◆ Selected excerpt:
——
BOSTON — Harvard Law School professor Elizabeth Warren offered a preview of her likely Senate campaign stump speech Monday, presenting herself to hundreds of union officials, activists and local politicians at a Labor Day breakfast as a champion of the middle class.

“The middle class has been hacked at, chipped at and hammered for a generation,” Warren said to a packed ballroom at the Park Plaza hotel. “We can’t take it much longer.”

Her pitch to the crowd of union faithfuls was that her life had been and would be devoted to continuing to stand up “to powerful interests” in defense of the middle class.

Warren, who was in charge of creating the Consumer Financial Protection Bureau until August, told the crowd here at the Greater Boston Labor Council’s annual breakfast that she is frustrated by a Washington that “wasn’t working for us” and saw the America where children had a chance to do better than their parents slipping away.

The language is remarkably similar to what President Barack Obama used on the campaign trail during his presidential run.
——
◆ What you will do: Please quote the passage of the Warren article starting with "Her pitch to" and going on through "parents slipping away.". The lines that come next have nothing to do with the article.

◆ Source data:
——
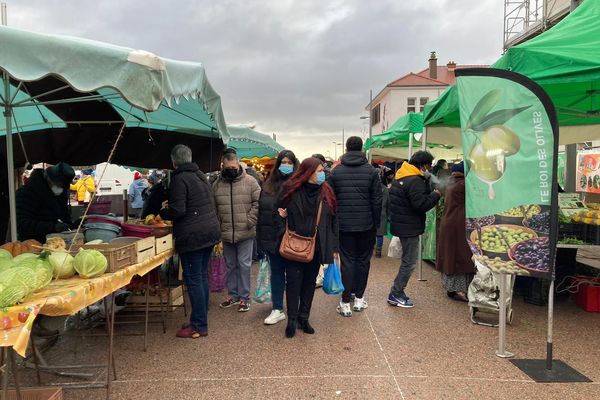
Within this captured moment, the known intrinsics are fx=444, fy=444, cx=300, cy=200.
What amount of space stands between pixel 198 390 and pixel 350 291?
——
◆ Task result:
Her pitch to the crowd of union faithfuls was that her life had been and would be devoted to continuing to stand up “to powerful interests” in defense of the middle class.

Warren, who was in charge of creating the Consumer Financial Protection Bureau until August, told the crowd here at the Greater Boston Labor Council’s annual breakfast that she is frustrated by a Washington that “wasn’t working for us” and saw the America where children had a chance to do better than their parents slipping away.